BD: So how much should a musician put aside for taxes?
MW: Well, it varies from individual to individual depending on a number of factors and relates back to how much of your income is from being self-employed verses being an employee. If you do not have any self-employment income, the employer, as we discussed earlier, withholds income taxes for you, plus your Social Security and Medicare taxes. So you’re pretty much covered as long as you set up your withholding correctly with your employer. At the end of the year you do your tax return, and you probably won’t owe very much, and you probably won’t get very much back as a refund if you set everything up correctly. Unless, of course, if you have sources of income other than your W-2.
If you are self-employed, then all that stuff that the company will be doing for you if you were an employee now has to be done by you. So you have to project what your income is going to be for the entire year in advance and estimate your total tax liability including income tax, Social Security tax, and Medicare tax for the entire year. Then you pay one fourth of that amount to the government on a quarterly basis. April 15th is the first payment date, June 15th is the second payment date, September 15th is the third payment date, and then January 15th of the following year is the fourth estimated tax payment due date. These are considered quarterly payments, but they’re not in even calendar quarters. So what I suggest is, if you have an idea what your income is going to be - and it usually takes a few years of playing gigs and going through this to be able to get the hang of it - you need to come up with some sort of estimate as to what percentage of your revenue you’ll need to set aside to cover your tax burden.
BD: And the percentage can vary?
MW: It can vary greatly.
BD: Depending on how much you earn, your deductions, credits, and things like that?

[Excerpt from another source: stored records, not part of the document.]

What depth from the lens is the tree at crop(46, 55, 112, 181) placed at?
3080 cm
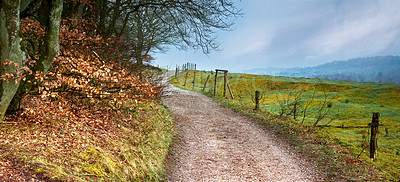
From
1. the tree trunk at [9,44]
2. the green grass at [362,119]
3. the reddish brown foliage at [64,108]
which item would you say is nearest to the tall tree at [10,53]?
the tree trunk at [9,44]

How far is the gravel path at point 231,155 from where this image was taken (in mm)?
6195

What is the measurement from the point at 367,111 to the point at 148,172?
17.8 metres

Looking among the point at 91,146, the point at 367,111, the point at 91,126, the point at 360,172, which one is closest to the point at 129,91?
the point at 91,126

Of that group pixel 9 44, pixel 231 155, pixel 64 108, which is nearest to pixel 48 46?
pixel 9 44

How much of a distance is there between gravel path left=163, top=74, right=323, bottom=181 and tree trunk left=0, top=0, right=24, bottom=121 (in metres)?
3.90

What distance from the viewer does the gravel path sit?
620 cm

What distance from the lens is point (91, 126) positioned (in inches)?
226

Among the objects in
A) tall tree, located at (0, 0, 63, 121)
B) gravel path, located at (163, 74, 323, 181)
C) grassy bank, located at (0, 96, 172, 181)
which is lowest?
gravel path, located at (163, 74, 323, 181)

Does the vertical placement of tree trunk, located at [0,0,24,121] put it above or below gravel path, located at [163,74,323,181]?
above

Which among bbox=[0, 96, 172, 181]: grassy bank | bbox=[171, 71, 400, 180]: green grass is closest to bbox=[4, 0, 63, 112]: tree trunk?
bbox=[0, 96, 172, 181]: grassy bank

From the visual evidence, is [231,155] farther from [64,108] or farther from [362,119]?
[362,119]

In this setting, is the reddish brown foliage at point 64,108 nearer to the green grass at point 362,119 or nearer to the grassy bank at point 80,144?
the grassy bank at point 80,144

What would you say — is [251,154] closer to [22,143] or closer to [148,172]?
[148,172]

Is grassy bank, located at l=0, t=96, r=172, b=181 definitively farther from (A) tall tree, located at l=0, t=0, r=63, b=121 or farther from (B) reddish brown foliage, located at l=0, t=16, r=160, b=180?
(A) tall tree, located at l=0, t=0, r=63, b=121
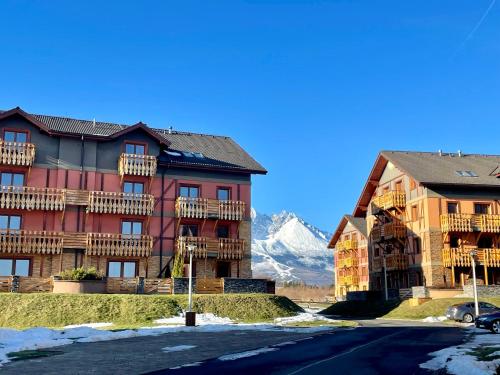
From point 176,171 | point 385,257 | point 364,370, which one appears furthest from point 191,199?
point 364,370

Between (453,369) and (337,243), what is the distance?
194 feet

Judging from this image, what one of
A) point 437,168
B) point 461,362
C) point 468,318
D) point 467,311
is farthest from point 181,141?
point 461,362

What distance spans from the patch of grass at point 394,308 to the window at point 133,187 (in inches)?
793

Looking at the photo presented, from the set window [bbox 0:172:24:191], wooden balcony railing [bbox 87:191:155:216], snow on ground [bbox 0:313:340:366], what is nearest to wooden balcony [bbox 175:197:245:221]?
wooden balcony railing [bbox 87:191:155:216]

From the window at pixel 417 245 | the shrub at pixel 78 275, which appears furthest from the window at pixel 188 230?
the window at pixel 417 245

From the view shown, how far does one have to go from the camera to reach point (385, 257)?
167 feet

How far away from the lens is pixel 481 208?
47.8 meters

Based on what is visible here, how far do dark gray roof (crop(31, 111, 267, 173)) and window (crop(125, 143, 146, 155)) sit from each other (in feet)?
4.80

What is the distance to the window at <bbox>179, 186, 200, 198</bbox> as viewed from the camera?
42.6 meters

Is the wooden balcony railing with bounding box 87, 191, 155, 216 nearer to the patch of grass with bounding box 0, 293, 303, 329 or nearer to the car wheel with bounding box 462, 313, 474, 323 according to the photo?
the patch of grass with bounding box 0, 293, 303, 329

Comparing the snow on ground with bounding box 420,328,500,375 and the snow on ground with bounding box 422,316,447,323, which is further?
the snow on ground with bounding box 422,316,447,323

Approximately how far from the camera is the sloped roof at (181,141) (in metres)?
40.2

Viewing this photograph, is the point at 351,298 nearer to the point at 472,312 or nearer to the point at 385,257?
the point at 385,257

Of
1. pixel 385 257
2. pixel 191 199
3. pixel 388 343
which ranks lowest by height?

MW: All those things make a difference, and so it’s not a number that even a CPA can tell you if you walk in on January and say, “Oh, gee. I’ve decided to start playing gigs. How much should I pay in?” There is no way to really know that answer for sure. You have to make a logical and reasonable estimation based on what you anticipate your income and deductions will be and you should refine your estimate throughout the year. If you buy an expensive piece of equipment during the year, that will have an impact on your estimate of taxes due. So it can vary greatly from year to year as well as during the year.

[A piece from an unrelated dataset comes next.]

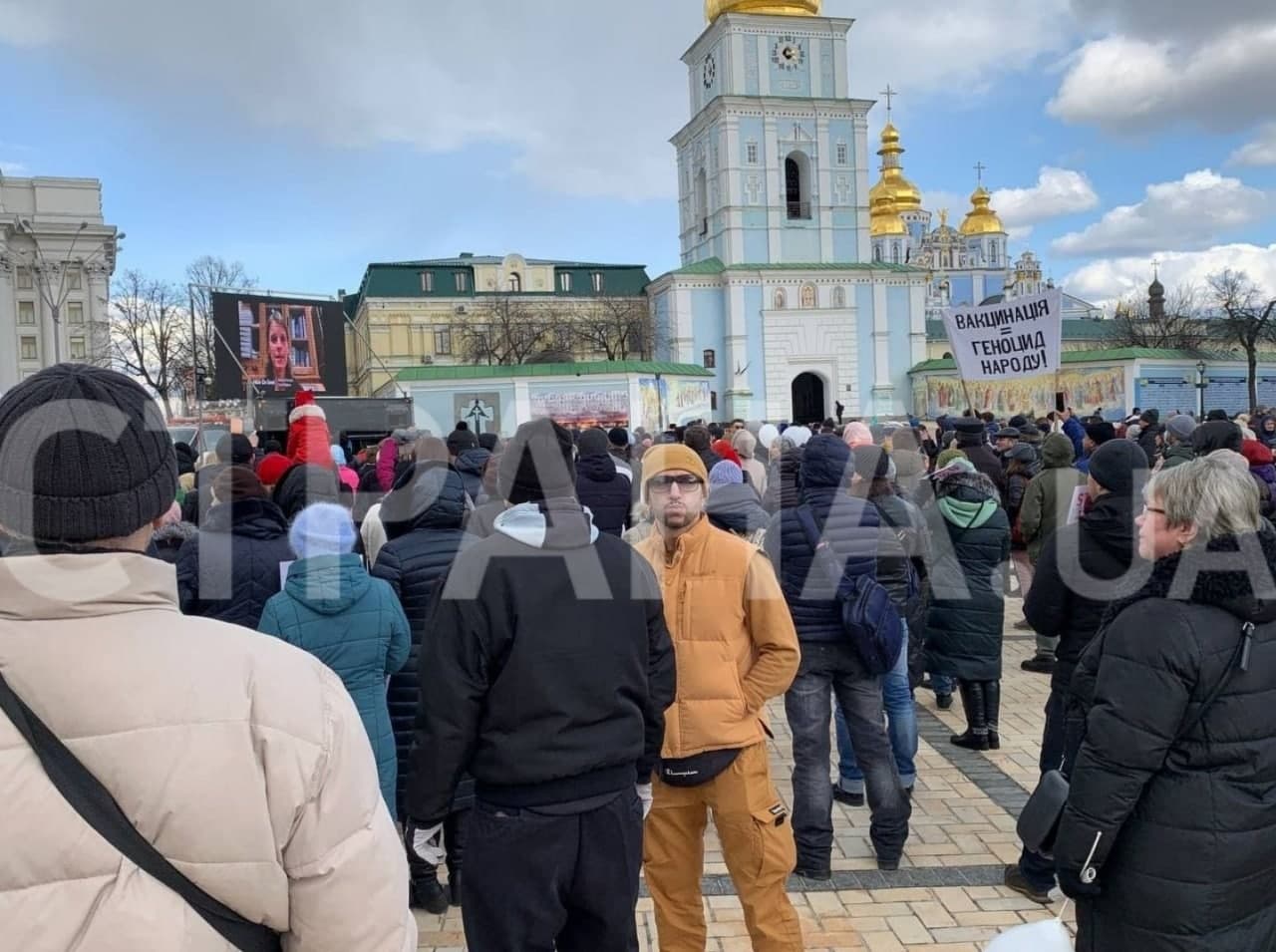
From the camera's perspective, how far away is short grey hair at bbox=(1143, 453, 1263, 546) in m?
2.67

BD: I have friends that tell me I pay more taxes than them because I don’t buy as many tax deductible purchases like instruments. Are they right?
MW: There is a common misconception that, “I’m going to cut my taxes, because I’m going to go out and buy a new amplifier for $1,000.00.” Well, that’s great and you may spend a $1,000.00 on an amplifier, but it may only save you $300.00 in taxes. So, if you really didn’t need an amplifier, you just wasted $700.00.
BD: You spend more money than you save in taxes.
MW: You’re exactly right. If you’re in the music business, or any other business, you should never make a purchase decision - by that I mean the decision as to whether or not to purchase something - solely because of taxes. Tax savings on items purchased are generally a percentage of what you spend, so you never recover the full amount of what you spend in the form of tax savings. Tax savings may need to be considered in terms of the timing of the purchase, however. For example, if you expect to be in a higher tax bracket next year, you may want to delay purchases until next year, if possible, to take advantage of greater tax savings on the purchase than you would receive if you made the purchase this year. In the final analysis, the reason to buy something is not just to save taxes. The reason to buy something is because purchasing the item will improve the profitability of your business.